German industrialist, musicologist and bibliophile

Paul Adolf Hirsch (24 February 1881, Frankfurt am Main – 25 November 1951, Cambridge, England) was a German industrialist. He was also a musician, bibliophile and musicologist who assembled the largest private music library in Europe. The Hirsch Collection is now housed at the British Library.

==Biography==
Paul Hirsch was born into a wealthy Jewish mercantile family, the fourth of five children of Anna Pauline (née Mayer) and Ferdinand Hirsch (1834–1916). He had two brothers—Robert von Hirsch (1883–1977), (Note: The "von" was granted by Ernest Louis, Grand Duke of Hesse in 1913. In 1933 Robert left Germany, taking his family, business, and art collection to Basel, Switzerland.) a noted art collector, and Carl Siegmund Hirsch, a district court judge who died in 1938 in the Buchenwald concentration camp. Ferdinand Hirsch founded Hirsch and Company, an iron works, in 1867. After completing school, Paul Hirsch entered the family business, training in England and France, which also broadened his acquaintance with musicians and collectors.

In 1911 he married Olga Ladenburg (1889-1969), daughter of a Frankfurt banker. (Note: Olga Ladenburg was also a bibliophile and a collector of decorated papers used in bookbinding.) They lived first in Beethovenstraße and later at Neue Mainzer Straße 57 (destroyed in 1944).

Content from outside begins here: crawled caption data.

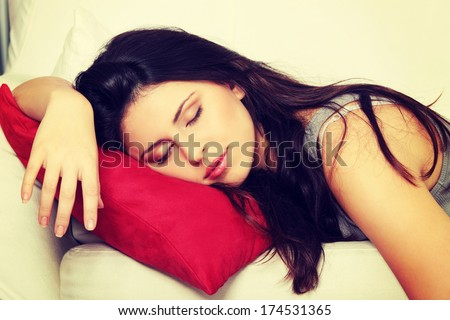 Beautiful woman is sleeping on red pillow. Pretty girl on the couch.  - stock photo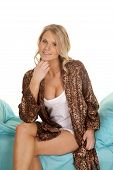 Woman Animal Print Robe Sit Blue Sheet Smile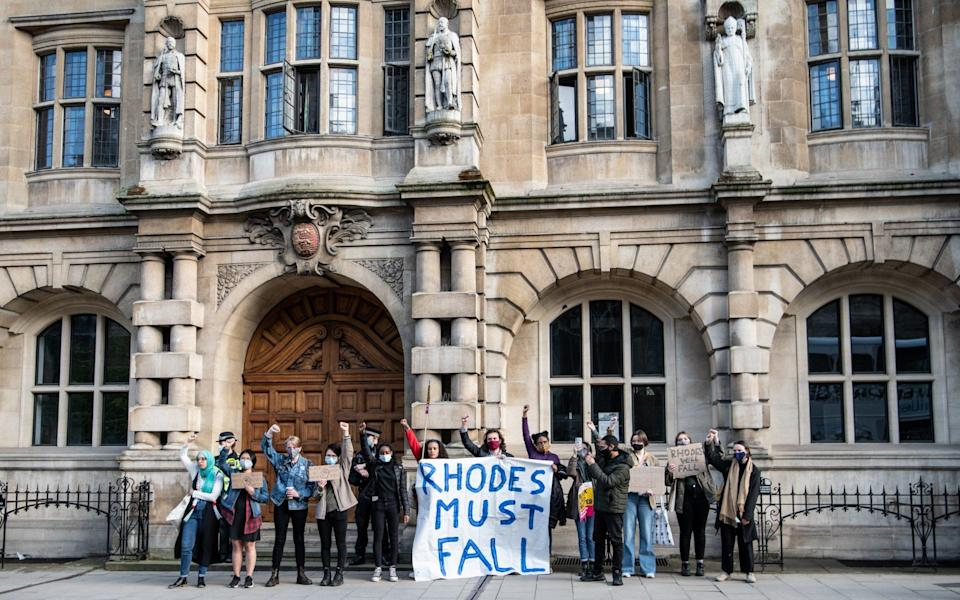Protesters march to Oriel Colleges statue of Cecil Rhodes at the University of Oxford on May 25, 2021 in Oxford, England. - Laurel Chor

They had two sons and two daughters.

From 1930 to 1933 Hirsch was vice president of the Frankfurt Chamber of Industry and Commerce. He was also served on the advisory board for export trade, the foreign trade committee of the German Industry and Commerce Association, and chaired the foreign trade office.

Hirsch belonged to the Weimar Society of Bibliophiles and co-founded the Frankfurt Bibliophile Society (Frankfurter Bibliophilen-Gesellschaft) in 1922, serving as chairman.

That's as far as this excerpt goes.